Love Is Kind

Love is kind. Here we have the second half of one of the most quotable sentences in the entire Bible. Yet, despite its quotability, I’ll admit I’ve been struggling this past week to define really what that phrase means. I keep repeating “love is kind, love is kind” in my head and the only thing that comes to mind is “duh!” It seems that love and kindness are ubiquitous; they are mutually inclusive. However, this hasn’t helped me in understanding this phrase and thus writing this post…or has it?

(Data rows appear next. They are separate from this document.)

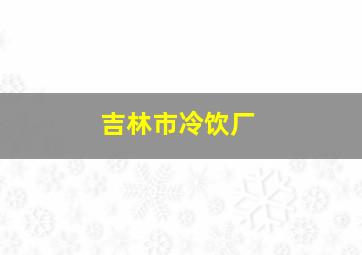 吉林市冷饮厂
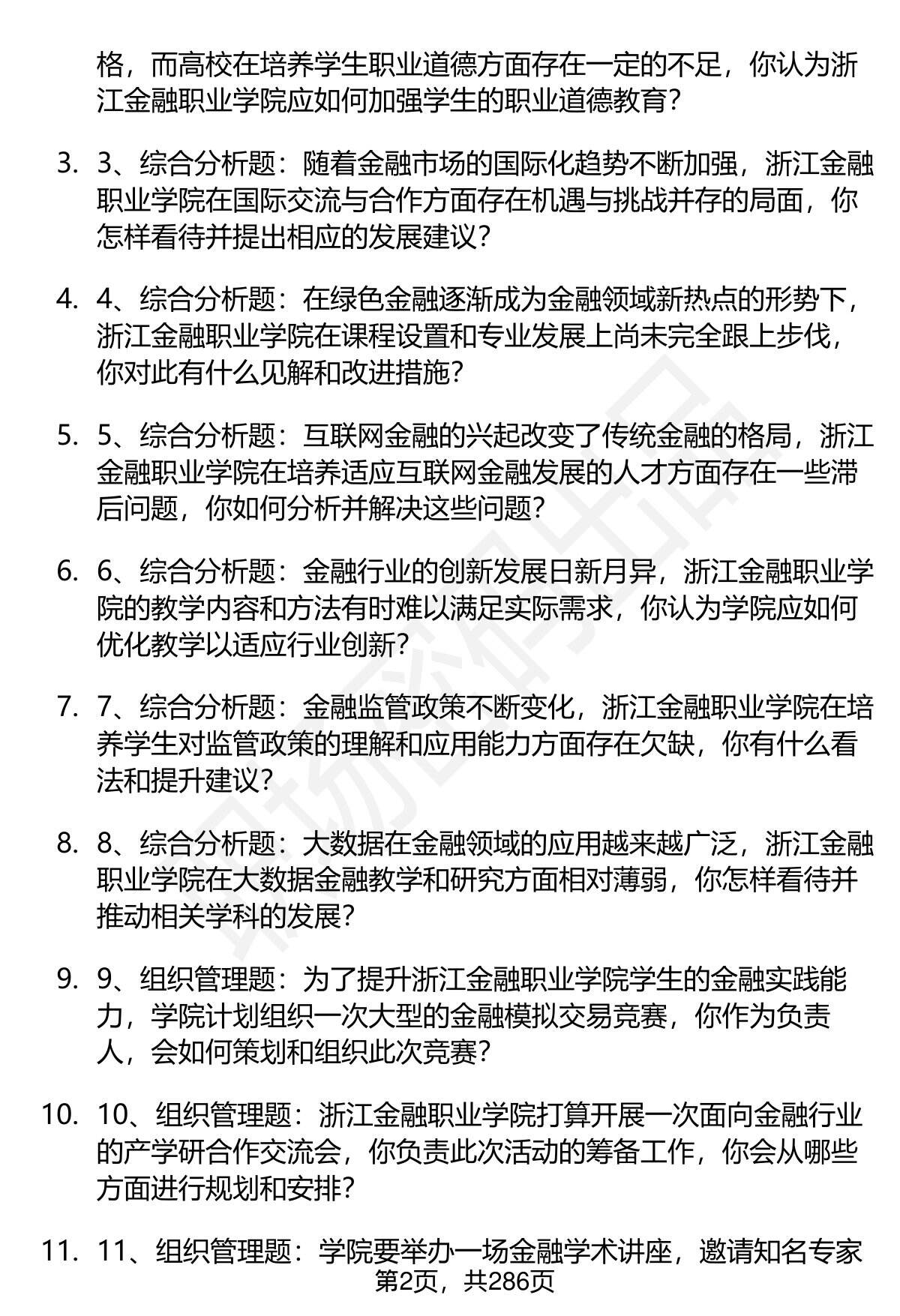 格，而高校在培养学生职业道德方面存在一定的不足，你认为浙江金融职业学院应如何加强学生的职业道德教育？

3. 3、综合分析题：随着金融市场的国际化趋势不断加强，浙江金融职业学院在国际交流与合作方面存在机遇与挑战并存的局面，你怎样看待并提出相应的发展建议？

4. 4、综合分析题：在绿色金融逐渐成为金融领域新热点的形势下，浙江金融职业学院在课程设置和专业发展上尚未完全跟上步伐，你对此有什么见解和改进措施？

5. 5、综合分析题：互联网金融的兴起改变了传统金融的格局，浙江金融职业学院在培养适应互联网金融发展的人才方面存在一些滞后问题，你如何分析并解决这些问题？

6. 6、综合分析题：金融行业的创新发展日新月异，浙江金融职业学院的教学内容和方法有时难以满足实际需求，你认为学院应如何优化教学以适应行业创新？

7. 7、综合分析题：金融监管政策不断变化，浙江金融职业学院在培养学生对监管政策的理解和应用能力方面存在欠缺，你有什么看法和提升建议？

8. 8、综合分析题：大数据在金融领域的应用越来越广泛，浙江金融职业学院在大数据金融教学和研究方面相对薄弱，你怎样看待并推动相关学科的发展？

9. 9、组织管理题：为了提升浙江金融职业学院学生的金融实践能力，学院计划组织一次大型的金融模拟交易竞赛，你作为负责人，会如何策划和组织此次竞赛？

10. 10、组织管理题：浙江金融职业学院打算开展一次面向金融行业的产学研合作交流会，你负责此次活动的筹备工作，你会从哪些方面进行规划和安排？

11. 11、组织管理题：学院要举办一场金融学术讲座，邀请知名专家

第2页，共286页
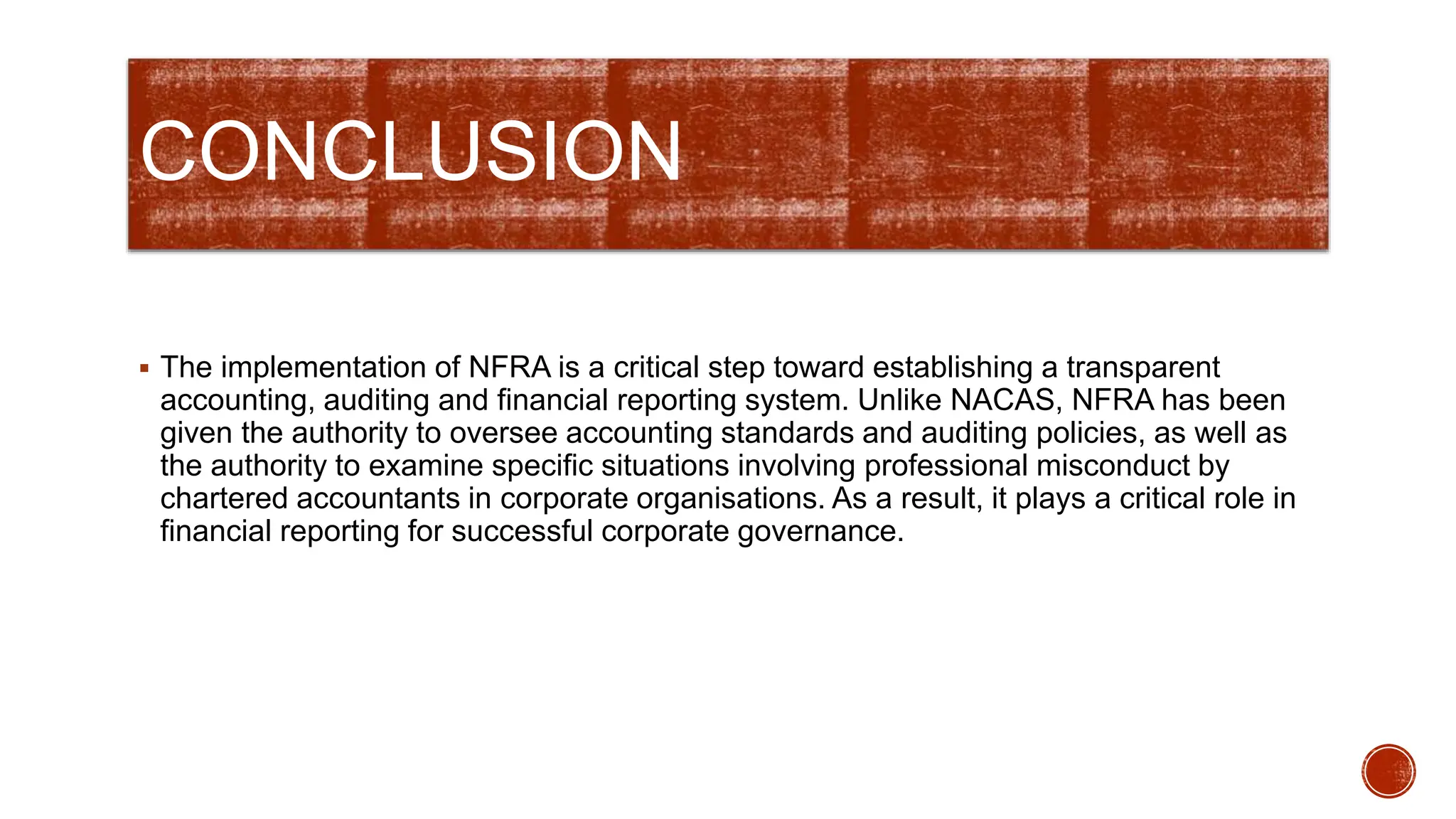 CONCLUSION

▪ The implementation of NFRA is a critical step toward establishing a transparent accounting, auditing and financial reporting system. Unlike NACAS, NFRA has been given the authority to oversee accounting standards and auditing policies, as well as the authority to examine specific situations involving professional misconduct by chartered accountants in corporate organisations. As a result, it plays a critical role in financial reporting for successful corporate governance.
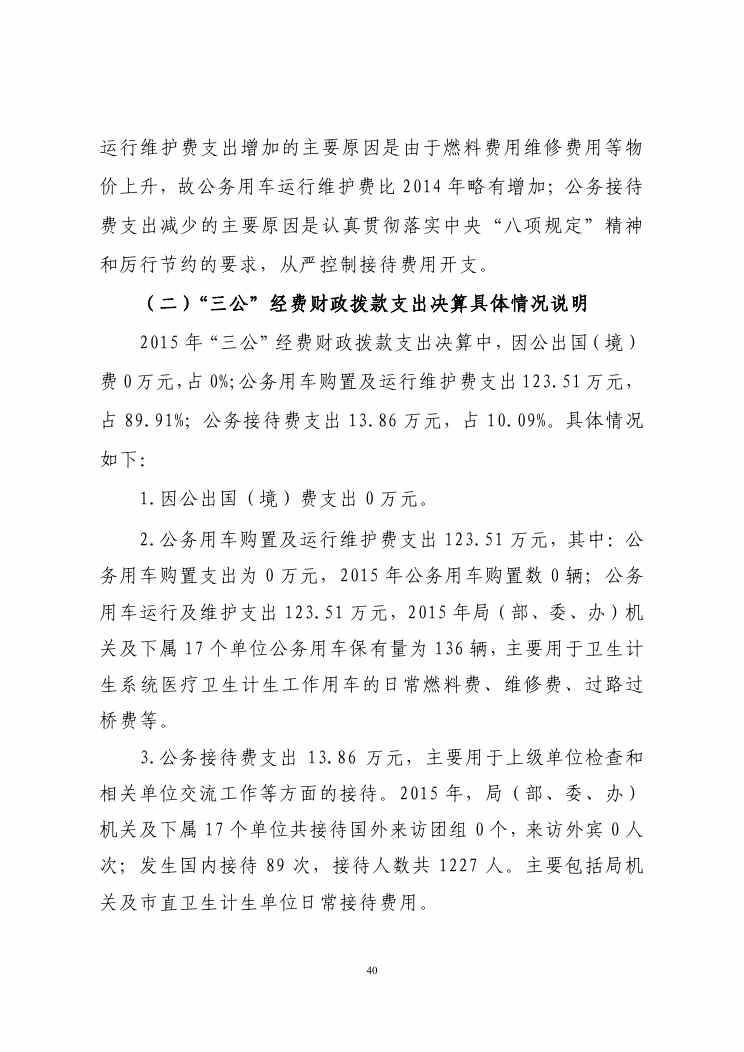 运行维护费支出增加的主要原因是由于燃料费用维修费用等物价上升，故公务用车运行维护费比 2014 年略有增加；公务接待费支出减少的主要原因是认真贯彻落实中央“八项规定”精神和厉行节约的要求，从严控制接待费用开支。

（二）“三公”经费财政拨款支出决算具体情况说明

2015 年“三公”经费财政拨款支出决算中，因公出国（境）费 0 万元，占 0%；公务用车购置及运行维护费支出 123.51 万元，占 89.91%；公务接待费支出 13.86 万元，占 10.09%。具体情况如下：

1.因公出国（境）费支出 0 万元。

2.公务用车购置及运行维护费支出 123.51 万元，其中：公务用车购置支出为 0 万元，2015 年公务用车购置数 0 辆；公务用车运行及维护支出 123.51 万元，2015 年局（部、委、办）机关及下属 17 个单位公务用车保有量为 136 辆，主要用于卫生计生系统医疗卫生计生工作用车的日常燃料费、维修费、过路过桥费等。

3.公务接待费支出 13.86 万元，主要用于上级单位检查和相关单位交流工作等方面的接待。2015 年，局（部、委、办）机关及下属 17 个单位共接待国外来访团组 0 个，来访外宾 0 人次；发生国内接待 89 次，接待人数共 1227 人。主要包括局机关及市直卫生计生单位日常接待费用。

40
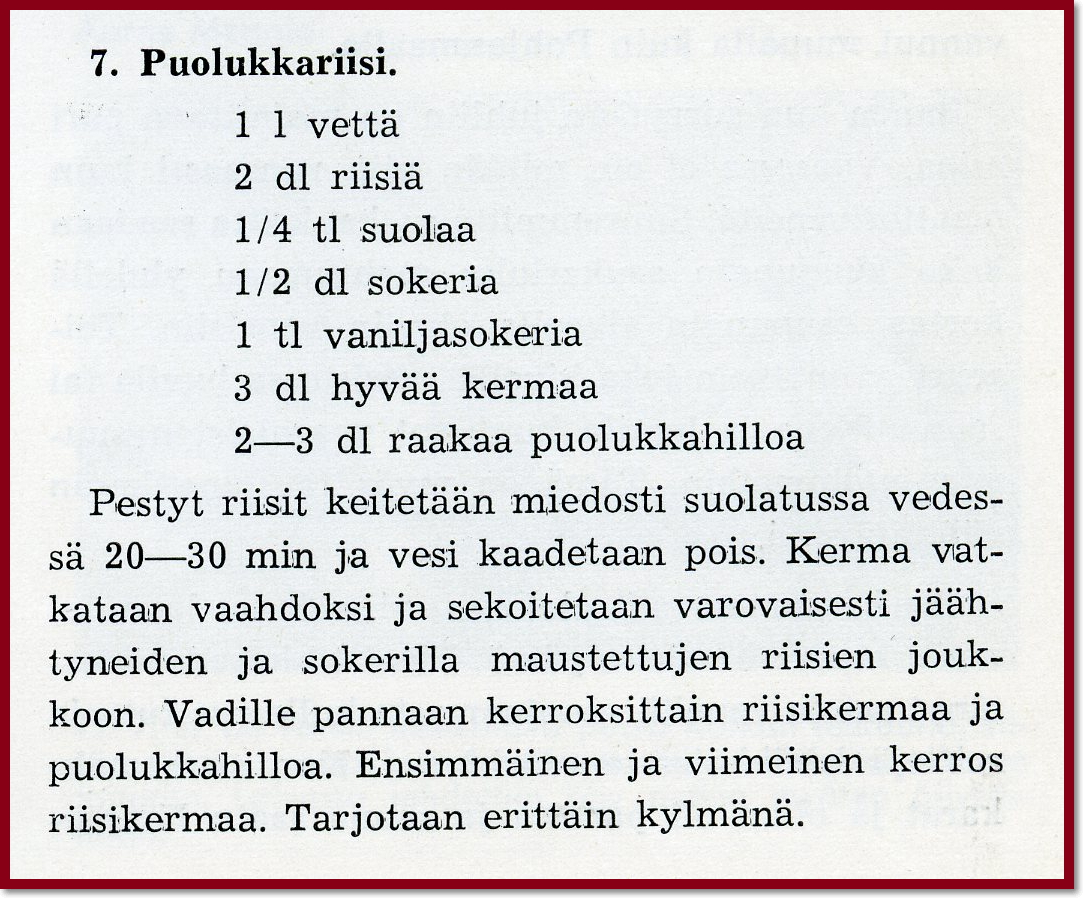 7. Puolukkariisi.

1 l vettä
2 dl riisiä
1/4 tl suolaa
1/2 dl sokeria
1 tl vaniljasokeria
3 dl hyvää kermaa
2—3 dl raakaa puolukkahilloa

Pestyt riisit keitetään miedosti suolatussa vedessä 20—30 min ja vesi kaadetaan pois. Kerma vatkataan vaahdoksi ja sekoitetaan varovaisesti jäähtyneiden ja sokerilla maustettujen riisien joukkoon. Vadille pannaan kerroksittain riisikermaa ja puolukkahilloa. Ensimmäinen ja viimeinen kerros riisikermaa. Tarjotaan erittäin kylmänä.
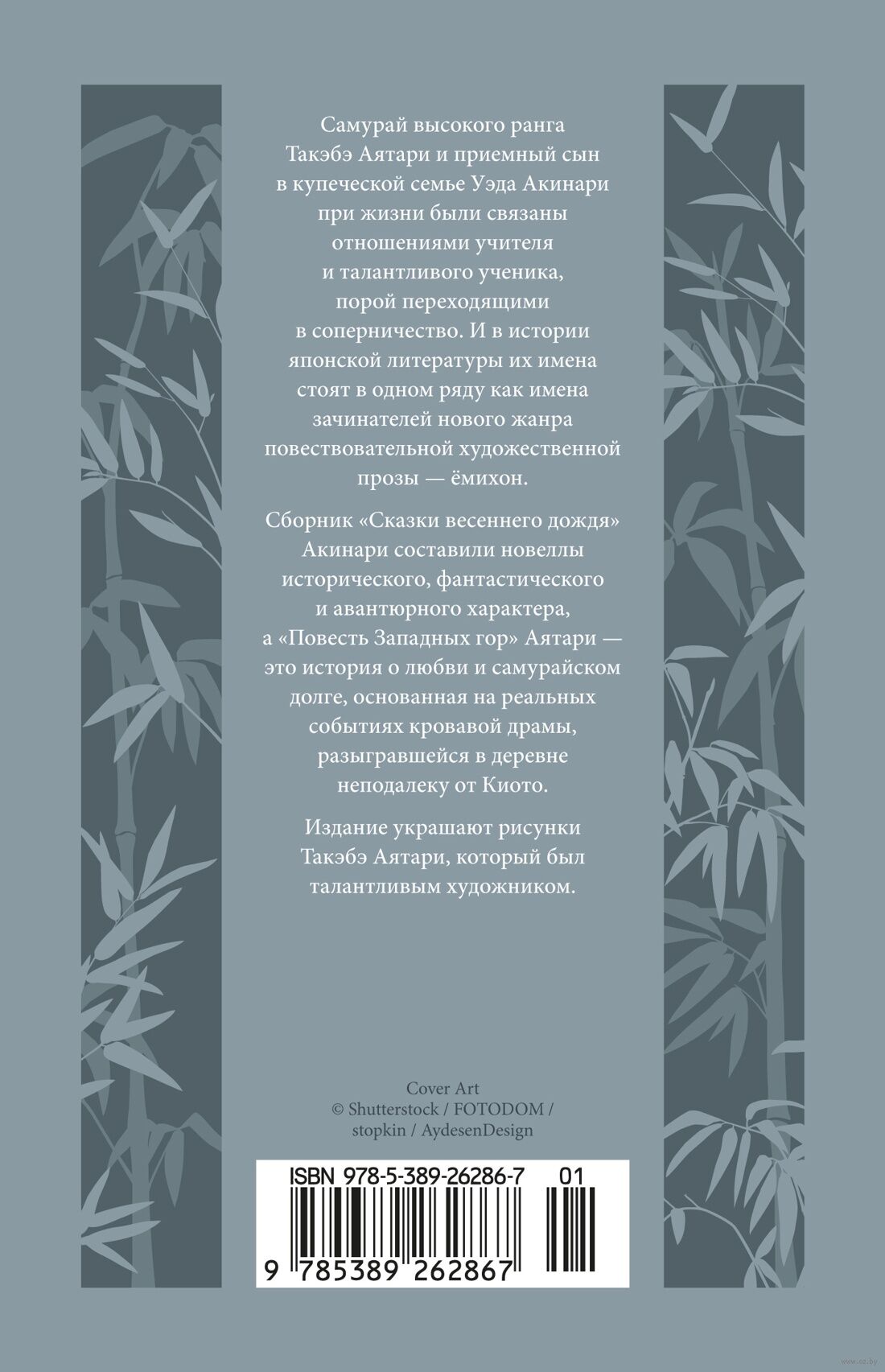 Самурай высокого ранга Такэбэ Аятари и приемный сын в купеческой семье Уэда Акинари при жизни были связаны отношениями учителя и талантливого ученика, порой переходящими в соперничество. И в истории японской литературы их имена стоят в одном ряду как имена зачинателей нового жанра повествовательной художественной прозы — ёмихон.

Сборник «Сказки весеннего дождя» Акинари составили новеллы исторического, фантастического и авантюрного характера, а «Повесть Западных гор» Аятари — это история о любви и самурайском долге, основанная на реальных событиях кровавой драмы, разыгравшейся в деревне неподалеку от Киото.

Издание украшают рисунки Такэбэ Аятари, который был талантливым художником.

Cover Art
© Shutterstock / FOTODOM / stopkin / AydesenDesign

ISBN 978-5-389-26286-7 01

9 785389 262867

www.oz.by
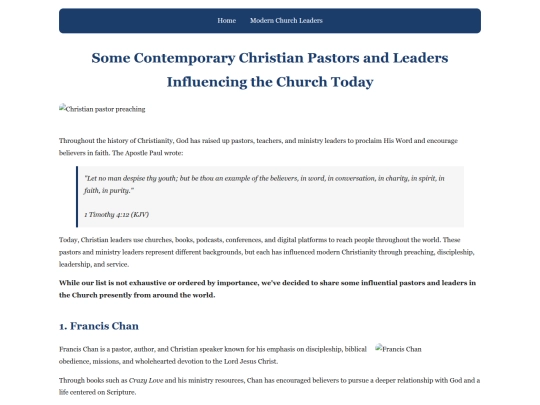 Home Modern Church Leaders

Some Contemporary Christian Pastors and Leaders Influencing the Church Today

Christian pastor preaching

Throughout the history of Christianity, God has raised up pastors, teachers, and ministry leaders to proclaim His Word and encourage believers in faith. The Apostle Paul wrote:

"Let no man despise thy youth; but be thou an example of the believers, in word, in conversation, in charity, in spirit, in faith, in purity."

1 Timothy 4:12 (KJV)

Today, Christian leaders use churches, books, podcasts, conferences, and digital platforms to reach people throughout the world. These pastors and ministry leaders represent different backgrounds, but each has influenced modern Christianity through preaching, discipleship, leadership, and service.

While our list is not exhaustive or ordered by importance, we've decided to share some influential pastors and leaders in the Church presently from around the world.

1. Francis Chan

Francis Chan is a pastor, author, and Christian speaker known for his emphasis on discipleship, biblical obedience, missions, and wholehearted devotion to the Lord Jesus Christ.

Francis Chan

Through books such as Crazy Love and his ministry resources, Chan has encouraged believers to pursue a deeper relationship with God and a life centered on Scripture.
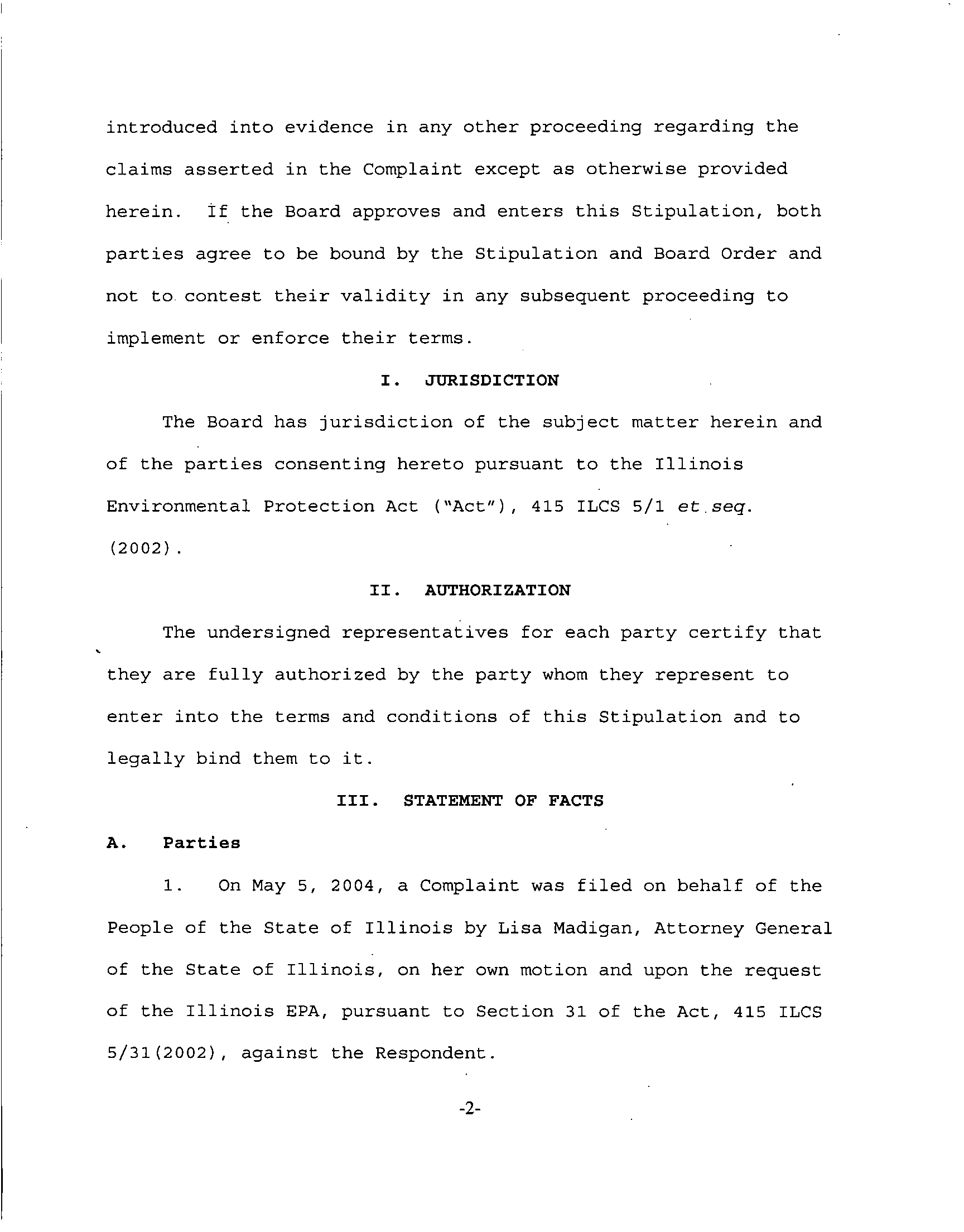 introduced into evidence in any other proceeding regarding the claims asserted in the Complaint except as otherwise provided herein. If the Board approves and enters this Stipulation, both parties agree to be bound by the Stipulation and Board Order and not to contest their validity in any subsequent proceeding to implement or enforce their terms.

I. JURISDICTION

The Board has jurisdiction of the subject matter herein and of the parties consenting hereto pursuant to the Illinois Environmental Protection Act ("Act"), 415 ILCS 5/1 et seq. (2002).

II. AUTHORIZATION

The undersigned representatives for each party certify that they are fully authorized by the party whom they represent to enter into the terms and conditions of this Stipulation and to legally bind them to it.

III. STATEMENT OF FACTS

A. Parties

1. On May 5, 2004, a Complaint was filed on behalf of the People of the State of Illinois by Lisa Madigan, Attorney General of the State of Illinois, on her own motion and upon the request of the Illinois EPA, pursuant to Section 31 of the Act, 415 ILCS 5/31(2002), against the Respondent.

-2-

Inseparable. That is precisely the relationship the words “love” and “kindness” have to one another. Kindness is love and love shows itself in kindness. That’s where my boasting about how I love ends. So often it’s easy to think that I’m showing love to those around me, but the way I’m conveying that love isn’t kind. Heck, it’s not even nice! Without kindness, how can we show love? I’m not referring to the push-over, yuppie kind of blind ambivalence, but deeply caring kindness.

Almost doesn’t count. This isn’t horseshoes or hand grenades, so either we’re being kind or we’re not. More plainly, we’re loving or we’re not here. Friend, I’m afraid that if you’re anything like me, then we’re not loving as much as we convince ourselves we are. It’s not that we’re not capable, but because kindness is difficult. Genuine kindness cannot be manufactured like a smile or a particular inflection of the voice. Kindness wells up from the lifespring within our hearts. Kindness isn’t from us.

It’s time to repent. If the last sentence didn’t turn you back, then I’m genuinely glad and excited for you. Perhaps now is the time to see that we have not loved as well as we thought and hoped. Maybe you’re ready for today to be the day to repent, turn, from the fallen picture we have of love and submit ourselves to a fuller picture of love complete with kindness. Maybe it’s time not only to want to love deep within, but also to show that love. What do we have to lose?

This isn’t complicated, friends. It’s tough, I know, but only because we’re trying too hard. We have to remember that God is love and love is from God (I John 4:7). Therefore, kindness as an attribute of love must come from God and only God. All there is left for us to do is desire it and ask for it. This gets back to Monday’s post, but we’ll find when we do desire it, we experience a beautiful symphony of wills as for a brief time our souls sing in tune with the angels. Either we are kind in our love or we’re not, but it must be both loving and kind. Let’s not perpetuate the lie any longer and submit at last to this beautiful love. Let us be swept away in the Heavenly and experience Him just a little more. We have nothing to lose. Come on, our world needs a love that is kind.